Sports court confirms football bans imposed on Russian teams

LAUSANNE, Switzerland (AP) — Russia remains barred from major European soccer competitions, including the Champions League, after the Court of…

LAUSANNE, Switzerland (AP) — Russia remains barred from major European soccer competitions, including the Champions League, after the Court of Arbitration for Sport on Friday dismissed appeals from the national soccer federation and four clubs.

The CAS upheld UEFA and FIFA decisions that excluded Russian national teams and clubs following the Russian invasion of Ukraine.

Russia were already excluded from the qualifiers for the Men’s World Cup and the Women’s European Championship. His clubs will not participate in competitions like the Champions League in 2022-23.

“The panel finds it regrettable that the ongoing military operations in Ukraine, for which Russian football teams, clubs and players themselves have no responsibility, have had, due to the decisions of FIFA and the UEFA, such a negative effect on them and on Russian football generally, but these effects were, in the opinion of the panel, outweighed by the need for a safe and orderly conduct of football events for the rest of the world” , the CAS said.

The decision adds that FIFA and UEFA did not exceed their authority in dealing with “unforeseen and unprecedented circumstances”.

The decision leaves national champion Zenit St. Petersburg out of the Champions League group stage. Another Russian team, Sochi, will be excluded from the Champions League third qualifying round draw, scheduled for Monday. If Russia had been allowed to participate, it was unclear where their home matches could be staged or whether Ukrainian clubs would boycott.
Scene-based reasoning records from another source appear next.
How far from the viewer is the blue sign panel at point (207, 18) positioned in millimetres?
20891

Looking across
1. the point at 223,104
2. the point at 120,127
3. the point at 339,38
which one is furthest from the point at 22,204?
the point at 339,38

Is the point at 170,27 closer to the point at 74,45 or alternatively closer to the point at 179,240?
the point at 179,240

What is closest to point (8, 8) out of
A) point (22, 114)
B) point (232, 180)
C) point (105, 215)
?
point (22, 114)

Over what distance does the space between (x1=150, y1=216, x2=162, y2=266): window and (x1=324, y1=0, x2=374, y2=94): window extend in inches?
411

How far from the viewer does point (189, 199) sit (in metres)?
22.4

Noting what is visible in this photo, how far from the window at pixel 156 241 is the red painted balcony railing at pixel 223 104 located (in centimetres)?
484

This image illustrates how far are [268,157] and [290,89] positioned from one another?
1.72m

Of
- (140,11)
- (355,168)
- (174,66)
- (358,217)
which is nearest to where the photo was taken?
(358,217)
Friday’s decision was widely expected by Russian clubs. They have planned to schedule domestic cup games on the dates when European games are played next season.
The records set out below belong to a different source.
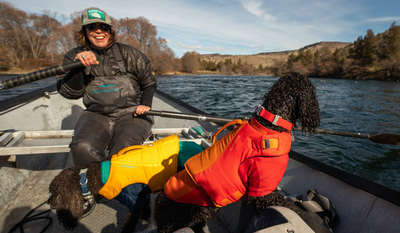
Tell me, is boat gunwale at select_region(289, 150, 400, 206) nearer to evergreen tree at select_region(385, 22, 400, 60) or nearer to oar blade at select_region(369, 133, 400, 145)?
oar blade at select_region(369, 133, 400, 145)

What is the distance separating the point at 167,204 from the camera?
59.6 inches

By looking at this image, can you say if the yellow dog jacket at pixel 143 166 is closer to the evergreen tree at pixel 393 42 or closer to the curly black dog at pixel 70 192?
the curly black dog at pixel 70 192

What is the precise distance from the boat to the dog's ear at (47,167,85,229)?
22.4 inches

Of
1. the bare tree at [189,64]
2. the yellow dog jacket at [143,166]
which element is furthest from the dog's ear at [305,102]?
the bare tree at [189,64]

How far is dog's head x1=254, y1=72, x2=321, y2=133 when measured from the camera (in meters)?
→ 1.36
The CAS did not call the fighting an “invasion” or a “war” – terms rejected by Russia, which calls its actions a “special military operation” – and did not assign blame.

Russia’s national football federation said it “completely disagrees with the CAS decision and reserves the right to continue to protect its own interests”. Next steps could include a compensation claim or a new appeal to the Swiss Supreme Court. The Swiss Federal Tribunal only reverses CAS decisions on limited grounds such as abuse of process.

Among those to benefit from the move is Ukrainian club Shakhtar Donetsk. Russia’s exclusion means they retain a spot in the Champions League group stage as the second-highest-ranked country team. Shakhtar have not played in their hometown of Donetsk in eastern Ukraine since the region was taken over by Russian-backed separatists in 2014.

“Sport in Russia and football in particular are a major tool of state propaganda, advancing Russia’s policies of death and destruction,” Shakhtar CEO Sergei Palkin said in a statement. “And we thank the tribunal for echoing organizations from different sectors around the world in excluding and isolating Russia from any ‘normal existence’ until it ends the war against Ukraine and renounce all occupied Ukrainian territories.”

Ukrainian clubs will play their European matches next season at neutral venues abroad, with Shakhtar planning to host games in Poland.

After the invasion began in February, Poland, Sweden and the Czech Republic all pledged to boycott World Cup qualifiers against Russia scheduled for March. This left UEFA and FIFA to choose between excluding Russia or potentially allowing the Russian team to qualify by default.

The Russian men’s team was disqualified from the ongoing Nations League, leading to automatic relegation. Its next major competition will be in March, when qualifying for the 2024 European Championship begins. The women’s national team was replaced by Portugal at the European Championship in England this month and was dropped from the qualifying for next year’s World Cup. Russia also remain excluded from a series of youth and age group competitions.

The CAS must also hear other cases involving Russian athletes and teams in many other sports. Many governing bodies have justified Russia’s exclusion on security grounds similar to those cited by UEFA.

Olympic sports have mostly followed the lead of the International Olympic Committee, which says its recommendation to exclude athletes from Russia and its ally Belarus is intended to protect those competitors from possible harm.

The football cases were among the first to be decided by CAS due to the looming deadline for the Champions League qualifying draw.